CONSIGNE DONNÉE - Écrivez la suite de l'article consacré à Lumières de bohème et à la bohème espagnole, en reprenant juste après sa dernière phrase.

EXTRAIT DE PAGE -
<<<<

Pierre Nicole mettra en scène Lumières de bohème, de Ramon Maria Del Valle Inclan au théâtre de Carouge

Article mis en ligne le juillet 2007
dernière modification le 24 juillet 2007

par Claudia CERRETELLI ROCH

Parmi les mouvements littéraires qui foisonnent dans la vie du XIXe siècle, un seul semble être resté en marge de l’histoire littéraire : la bohème, qui a été au centre même des créations artistiques parisiennes et madrilènes. Celle-ci n’est pas à proprement parler un mouvement littéraire, mais plutôt un style de vie qui a parcouru toute l’Europe.

Style tourmenté – et non léger et joyeux comme on pourrait le croire – marqué par la misère et l’échec, finissant par imposer au spectateur – ou au lecteur – une vision désenchantée du statut de l’artiste dans une société espagnole qui se déshumanise. Ce regard douloureux que le poète pose sur sa quête et son errance est essentiel, puisqu’il est inédit et permet une connaissance accrue et intime du petit peuple.

Quête du grotesque
C’est au cœur même de cette bohème espagnole qu’il faut chercher la quête et la conscience du grotesque de la réalité présente dans l’œuvre Lumières de bohème : comme d’autres écrivains espagnols, Azorin, Pio Baroja et Ruben Dario entr’autres, Ramon Maria del Valle Inclan témoigne de cet art de vivre qu’il a connu et vécu en première personne.

>>>>

DONNÉES FOURNIES -

<<<<

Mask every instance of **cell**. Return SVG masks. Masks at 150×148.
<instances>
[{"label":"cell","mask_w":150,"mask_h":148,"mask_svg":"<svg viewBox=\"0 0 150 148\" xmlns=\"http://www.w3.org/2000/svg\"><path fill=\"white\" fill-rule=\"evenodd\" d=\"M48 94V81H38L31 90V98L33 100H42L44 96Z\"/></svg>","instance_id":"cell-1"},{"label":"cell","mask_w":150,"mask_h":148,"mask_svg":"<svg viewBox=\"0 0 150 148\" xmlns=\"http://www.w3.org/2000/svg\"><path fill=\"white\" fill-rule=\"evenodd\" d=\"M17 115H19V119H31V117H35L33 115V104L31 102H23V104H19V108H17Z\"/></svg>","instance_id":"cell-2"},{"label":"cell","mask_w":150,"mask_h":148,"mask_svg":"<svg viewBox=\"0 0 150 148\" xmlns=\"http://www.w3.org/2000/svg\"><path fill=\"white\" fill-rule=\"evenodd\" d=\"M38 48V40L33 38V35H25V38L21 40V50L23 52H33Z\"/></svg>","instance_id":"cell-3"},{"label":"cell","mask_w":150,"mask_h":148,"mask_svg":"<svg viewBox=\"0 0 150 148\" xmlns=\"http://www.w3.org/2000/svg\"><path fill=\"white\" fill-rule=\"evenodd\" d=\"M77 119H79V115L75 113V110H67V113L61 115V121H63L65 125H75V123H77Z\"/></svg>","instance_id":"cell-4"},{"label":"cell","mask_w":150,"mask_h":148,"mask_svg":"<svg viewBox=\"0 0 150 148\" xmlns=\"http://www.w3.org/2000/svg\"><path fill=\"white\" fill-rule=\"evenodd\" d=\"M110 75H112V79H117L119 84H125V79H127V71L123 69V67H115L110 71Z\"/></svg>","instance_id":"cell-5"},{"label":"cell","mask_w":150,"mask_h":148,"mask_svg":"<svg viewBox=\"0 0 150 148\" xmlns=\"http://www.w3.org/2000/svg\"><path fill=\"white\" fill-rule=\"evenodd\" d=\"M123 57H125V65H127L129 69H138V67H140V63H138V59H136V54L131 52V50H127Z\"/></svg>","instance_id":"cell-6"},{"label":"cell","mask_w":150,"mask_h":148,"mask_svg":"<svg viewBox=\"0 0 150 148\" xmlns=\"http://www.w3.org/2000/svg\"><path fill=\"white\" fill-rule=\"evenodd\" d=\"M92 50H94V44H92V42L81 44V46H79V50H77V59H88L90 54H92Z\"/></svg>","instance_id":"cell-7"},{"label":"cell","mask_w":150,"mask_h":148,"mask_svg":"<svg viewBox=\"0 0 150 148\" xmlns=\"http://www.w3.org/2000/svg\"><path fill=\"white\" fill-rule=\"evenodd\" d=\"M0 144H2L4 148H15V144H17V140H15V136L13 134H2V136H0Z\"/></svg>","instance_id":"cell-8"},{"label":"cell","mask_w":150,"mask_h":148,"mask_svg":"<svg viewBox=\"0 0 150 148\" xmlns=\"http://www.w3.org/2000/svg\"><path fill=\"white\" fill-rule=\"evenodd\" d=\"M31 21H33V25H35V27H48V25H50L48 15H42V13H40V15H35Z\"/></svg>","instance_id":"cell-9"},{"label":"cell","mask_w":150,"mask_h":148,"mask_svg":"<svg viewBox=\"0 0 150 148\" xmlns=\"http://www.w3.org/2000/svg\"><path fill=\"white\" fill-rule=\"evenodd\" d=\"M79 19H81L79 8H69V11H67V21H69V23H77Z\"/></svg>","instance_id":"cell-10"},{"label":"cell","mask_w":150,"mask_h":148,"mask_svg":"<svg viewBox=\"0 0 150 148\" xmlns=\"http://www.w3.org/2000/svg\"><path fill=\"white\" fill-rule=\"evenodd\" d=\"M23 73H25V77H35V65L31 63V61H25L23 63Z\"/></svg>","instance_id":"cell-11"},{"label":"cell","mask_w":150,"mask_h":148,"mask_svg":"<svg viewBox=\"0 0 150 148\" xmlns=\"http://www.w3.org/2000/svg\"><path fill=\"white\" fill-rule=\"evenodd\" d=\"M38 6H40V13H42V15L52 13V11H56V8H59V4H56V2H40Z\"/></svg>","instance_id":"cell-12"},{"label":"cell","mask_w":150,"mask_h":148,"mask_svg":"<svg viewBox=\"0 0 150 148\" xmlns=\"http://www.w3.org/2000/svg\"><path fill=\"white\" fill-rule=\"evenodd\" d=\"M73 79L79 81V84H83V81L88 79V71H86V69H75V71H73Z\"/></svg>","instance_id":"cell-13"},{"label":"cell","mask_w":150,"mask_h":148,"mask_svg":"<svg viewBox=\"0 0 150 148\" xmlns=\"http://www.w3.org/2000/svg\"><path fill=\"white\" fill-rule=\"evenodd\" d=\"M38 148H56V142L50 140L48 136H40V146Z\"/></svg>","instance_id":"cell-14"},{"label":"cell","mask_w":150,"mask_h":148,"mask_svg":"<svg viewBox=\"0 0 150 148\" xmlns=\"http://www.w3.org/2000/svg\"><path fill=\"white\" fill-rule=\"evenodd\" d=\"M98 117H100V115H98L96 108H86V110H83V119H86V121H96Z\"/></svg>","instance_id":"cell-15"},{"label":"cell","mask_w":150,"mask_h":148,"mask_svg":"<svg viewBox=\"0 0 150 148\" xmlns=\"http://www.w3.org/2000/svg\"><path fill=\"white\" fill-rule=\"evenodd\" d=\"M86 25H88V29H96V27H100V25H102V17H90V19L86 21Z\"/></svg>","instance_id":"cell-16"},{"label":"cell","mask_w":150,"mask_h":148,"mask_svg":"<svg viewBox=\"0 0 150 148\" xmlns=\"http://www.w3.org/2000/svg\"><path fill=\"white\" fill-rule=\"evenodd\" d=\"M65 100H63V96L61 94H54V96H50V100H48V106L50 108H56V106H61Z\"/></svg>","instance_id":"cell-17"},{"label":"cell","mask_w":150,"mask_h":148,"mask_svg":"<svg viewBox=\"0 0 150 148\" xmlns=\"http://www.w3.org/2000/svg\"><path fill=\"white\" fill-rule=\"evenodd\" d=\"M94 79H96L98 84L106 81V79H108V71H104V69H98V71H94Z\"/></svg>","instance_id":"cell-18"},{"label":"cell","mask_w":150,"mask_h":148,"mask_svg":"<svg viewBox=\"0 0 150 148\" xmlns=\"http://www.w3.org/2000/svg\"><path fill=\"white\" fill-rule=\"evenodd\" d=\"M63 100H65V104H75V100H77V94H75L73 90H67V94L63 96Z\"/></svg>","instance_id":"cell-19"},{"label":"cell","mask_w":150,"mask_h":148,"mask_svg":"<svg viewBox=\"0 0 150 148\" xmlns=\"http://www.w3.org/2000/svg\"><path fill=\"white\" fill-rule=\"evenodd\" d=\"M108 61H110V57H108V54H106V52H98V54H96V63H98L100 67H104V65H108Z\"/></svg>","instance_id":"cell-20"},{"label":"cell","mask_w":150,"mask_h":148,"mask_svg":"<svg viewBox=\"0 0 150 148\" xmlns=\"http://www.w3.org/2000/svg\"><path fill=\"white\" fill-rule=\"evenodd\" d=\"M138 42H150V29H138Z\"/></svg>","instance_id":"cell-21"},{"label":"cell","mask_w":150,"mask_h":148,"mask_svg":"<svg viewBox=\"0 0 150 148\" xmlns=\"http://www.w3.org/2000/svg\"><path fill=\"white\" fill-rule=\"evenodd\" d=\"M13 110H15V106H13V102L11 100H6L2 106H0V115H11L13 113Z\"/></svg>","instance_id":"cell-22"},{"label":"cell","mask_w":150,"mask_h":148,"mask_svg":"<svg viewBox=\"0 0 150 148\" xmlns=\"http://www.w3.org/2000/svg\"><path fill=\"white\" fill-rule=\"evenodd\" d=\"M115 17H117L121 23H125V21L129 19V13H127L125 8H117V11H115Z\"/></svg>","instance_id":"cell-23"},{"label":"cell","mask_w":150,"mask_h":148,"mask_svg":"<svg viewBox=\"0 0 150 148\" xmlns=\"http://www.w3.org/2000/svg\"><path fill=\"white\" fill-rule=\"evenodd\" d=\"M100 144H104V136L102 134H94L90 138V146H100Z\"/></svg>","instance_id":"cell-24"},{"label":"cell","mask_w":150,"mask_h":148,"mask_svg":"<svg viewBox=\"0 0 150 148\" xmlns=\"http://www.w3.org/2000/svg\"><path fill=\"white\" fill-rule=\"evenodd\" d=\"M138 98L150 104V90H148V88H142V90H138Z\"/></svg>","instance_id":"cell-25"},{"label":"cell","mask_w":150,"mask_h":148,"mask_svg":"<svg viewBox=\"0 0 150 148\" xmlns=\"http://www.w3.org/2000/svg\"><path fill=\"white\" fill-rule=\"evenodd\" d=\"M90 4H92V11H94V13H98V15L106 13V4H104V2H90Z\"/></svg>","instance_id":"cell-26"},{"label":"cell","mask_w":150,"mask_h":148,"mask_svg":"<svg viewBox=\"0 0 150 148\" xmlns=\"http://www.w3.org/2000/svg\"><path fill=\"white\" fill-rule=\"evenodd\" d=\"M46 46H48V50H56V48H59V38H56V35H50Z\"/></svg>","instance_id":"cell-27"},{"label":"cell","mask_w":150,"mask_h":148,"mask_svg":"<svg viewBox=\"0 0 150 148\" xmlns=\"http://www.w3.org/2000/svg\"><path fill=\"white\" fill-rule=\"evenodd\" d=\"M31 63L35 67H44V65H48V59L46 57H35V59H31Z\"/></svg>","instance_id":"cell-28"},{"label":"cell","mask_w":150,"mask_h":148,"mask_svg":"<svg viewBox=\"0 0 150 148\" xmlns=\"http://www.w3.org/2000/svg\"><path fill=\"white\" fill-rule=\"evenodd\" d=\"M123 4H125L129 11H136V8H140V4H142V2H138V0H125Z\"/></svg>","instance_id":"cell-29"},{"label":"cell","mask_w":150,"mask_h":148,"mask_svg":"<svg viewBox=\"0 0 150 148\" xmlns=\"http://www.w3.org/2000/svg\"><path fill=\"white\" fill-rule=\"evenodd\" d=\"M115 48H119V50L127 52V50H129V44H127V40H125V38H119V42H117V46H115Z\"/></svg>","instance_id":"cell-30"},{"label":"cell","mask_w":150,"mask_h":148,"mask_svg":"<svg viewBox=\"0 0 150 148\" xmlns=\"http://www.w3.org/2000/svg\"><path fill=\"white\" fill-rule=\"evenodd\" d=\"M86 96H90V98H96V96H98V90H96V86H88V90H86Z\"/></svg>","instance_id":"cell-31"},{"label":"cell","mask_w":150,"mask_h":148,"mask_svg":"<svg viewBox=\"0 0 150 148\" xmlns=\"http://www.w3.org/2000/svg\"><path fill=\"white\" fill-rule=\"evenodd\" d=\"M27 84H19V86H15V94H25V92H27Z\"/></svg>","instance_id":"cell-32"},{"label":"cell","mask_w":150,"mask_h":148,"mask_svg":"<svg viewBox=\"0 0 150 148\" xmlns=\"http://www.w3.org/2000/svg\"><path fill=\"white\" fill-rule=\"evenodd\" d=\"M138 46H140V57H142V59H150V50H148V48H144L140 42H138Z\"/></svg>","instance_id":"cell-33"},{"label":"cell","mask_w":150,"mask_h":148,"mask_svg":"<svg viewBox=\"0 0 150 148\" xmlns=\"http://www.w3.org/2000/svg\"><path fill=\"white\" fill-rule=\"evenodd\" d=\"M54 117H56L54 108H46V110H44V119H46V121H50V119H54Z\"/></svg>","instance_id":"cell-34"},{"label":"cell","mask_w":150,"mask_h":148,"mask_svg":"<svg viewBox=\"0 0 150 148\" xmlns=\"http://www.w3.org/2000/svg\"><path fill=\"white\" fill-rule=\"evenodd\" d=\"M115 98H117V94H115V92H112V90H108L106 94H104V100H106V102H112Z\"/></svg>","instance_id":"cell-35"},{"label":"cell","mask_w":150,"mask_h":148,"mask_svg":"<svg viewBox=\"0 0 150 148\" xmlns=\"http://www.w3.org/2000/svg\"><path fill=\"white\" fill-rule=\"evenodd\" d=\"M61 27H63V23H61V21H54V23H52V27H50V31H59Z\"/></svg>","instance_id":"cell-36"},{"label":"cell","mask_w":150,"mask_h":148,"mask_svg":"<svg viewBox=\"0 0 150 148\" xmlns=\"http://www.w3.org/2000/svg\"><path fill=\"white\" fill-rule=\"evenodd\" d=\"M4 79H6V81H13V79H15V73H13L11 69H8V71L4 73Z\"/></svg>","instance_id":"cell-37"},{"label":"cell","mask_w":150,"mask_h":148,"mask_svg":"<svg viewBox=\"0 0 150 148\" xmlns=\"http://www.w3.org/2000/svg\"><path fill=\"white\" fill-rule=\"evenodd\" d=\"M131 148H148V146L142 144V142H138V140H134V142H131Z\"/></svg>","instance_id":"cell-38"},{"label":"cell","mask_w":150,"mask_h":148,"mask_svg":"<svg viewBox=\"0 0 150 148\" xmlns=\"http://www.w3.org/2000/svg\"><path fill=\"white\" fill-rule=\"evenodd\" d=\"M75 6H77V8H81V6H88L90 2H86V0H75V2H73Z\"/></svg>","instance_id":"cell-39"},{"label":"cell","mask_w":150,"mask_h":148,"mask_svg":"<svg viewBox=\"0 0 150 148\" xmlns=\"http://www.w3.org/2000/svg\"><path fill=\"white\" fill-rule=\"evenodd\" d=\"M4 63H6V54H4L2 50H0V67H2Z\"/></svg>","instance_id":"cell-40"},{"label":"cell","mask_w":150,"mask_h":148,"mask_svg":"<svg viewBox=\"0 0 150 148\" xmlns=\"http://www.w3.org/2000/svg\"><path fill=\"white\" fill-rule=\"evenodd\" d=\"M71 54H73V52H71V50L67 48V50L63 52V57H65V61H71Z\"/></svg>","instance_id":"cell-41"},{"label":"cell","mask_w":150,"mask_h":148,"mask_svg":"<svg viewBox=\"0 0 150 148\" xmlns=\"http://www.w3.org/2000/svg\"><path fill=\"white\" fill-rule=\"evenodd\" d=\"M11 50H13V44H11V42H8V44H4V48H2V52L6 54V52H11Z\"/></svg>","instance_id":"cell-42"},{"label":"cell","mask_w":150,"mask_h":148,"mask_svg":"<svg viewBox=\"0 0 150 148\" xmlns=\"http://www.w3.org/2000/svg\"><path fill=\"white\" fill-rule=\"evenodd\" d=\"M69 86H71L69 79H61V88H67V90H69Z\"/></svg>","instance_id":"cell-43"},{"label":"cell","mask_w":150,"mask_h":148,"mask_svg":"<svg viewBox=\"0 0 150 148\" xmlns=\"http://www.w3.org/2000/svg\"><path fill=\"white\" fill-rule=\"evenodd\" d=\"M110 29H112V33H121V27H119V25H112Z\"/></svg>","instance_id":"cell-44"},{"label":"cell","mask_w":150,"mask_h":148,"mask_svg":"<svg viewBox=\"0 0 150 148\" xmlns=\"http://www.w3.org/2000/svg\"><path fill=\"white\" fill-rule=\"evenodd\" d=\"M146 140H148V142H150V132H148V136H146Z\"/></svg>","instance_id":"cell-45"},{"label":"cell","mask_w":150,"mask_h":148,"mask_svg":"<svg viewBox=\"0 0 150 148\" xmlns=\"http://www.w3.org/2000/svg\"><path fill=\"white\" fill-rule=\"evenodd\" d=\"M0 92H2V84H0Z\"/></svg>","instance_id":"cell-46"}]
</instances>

>>>>

RÉSULTAT ATTENDU -
De quoi parle la pièce ? Un personnage poète se promène la nuit dans le Madrid des années 1917-1920. La ballade nocturne permet la rencontre de tous ceux qui – parce que marginalisés ou parce que cloués dans leur silence politiquement imposé – peuvent lâcher toutes leurs pensées interdites dès que l’obscurité arrive. Pendant ses dernières heures, Max Estrella, personnage créé à partir du poète Alejandro Sawa, parcourt le Madrid de la bohème et rencontre à tour de rôle un anarchiste qui se fait conduire en prison, une mère désespérée... Il se fait également arrêter pour avoir trop crié la vérité sur la voie publique. Ses dernières heures témoignent d’une tragédie humaine détournée, rendue grotesque. Cette tragédie n’est pas que la sienne ; il la partage avec tous les Madrilènes : mauvais gouvernements, politique, anarchie, religion scandent les dialogues nocturnes autour du poète.
Si on parcourt l’écriture de la bohème comme une écriture en mouvement (de 1864, avec El frac azul jusqu’aux Lumières de bohème, en 1920), on peut voir que le traitement de la mort du poète bohème signe également la fin de cette période artistique et le sommet du désenchantement des artistes.

Pierre Nicole

Mise en scène
Pierre Nicole mettra en scène Les lumières de bohème au théâtre de Carouge. Ce créateur du théâtre « Le Colombier », espace créé dans une ancienne tannerie et inauguré le 7 avril 2000, a été formé à Paris. Puis il a travaillé comme réalisateur pour la Télévision suisse romande à Genève, où il a fondé le théâtre Lamartine.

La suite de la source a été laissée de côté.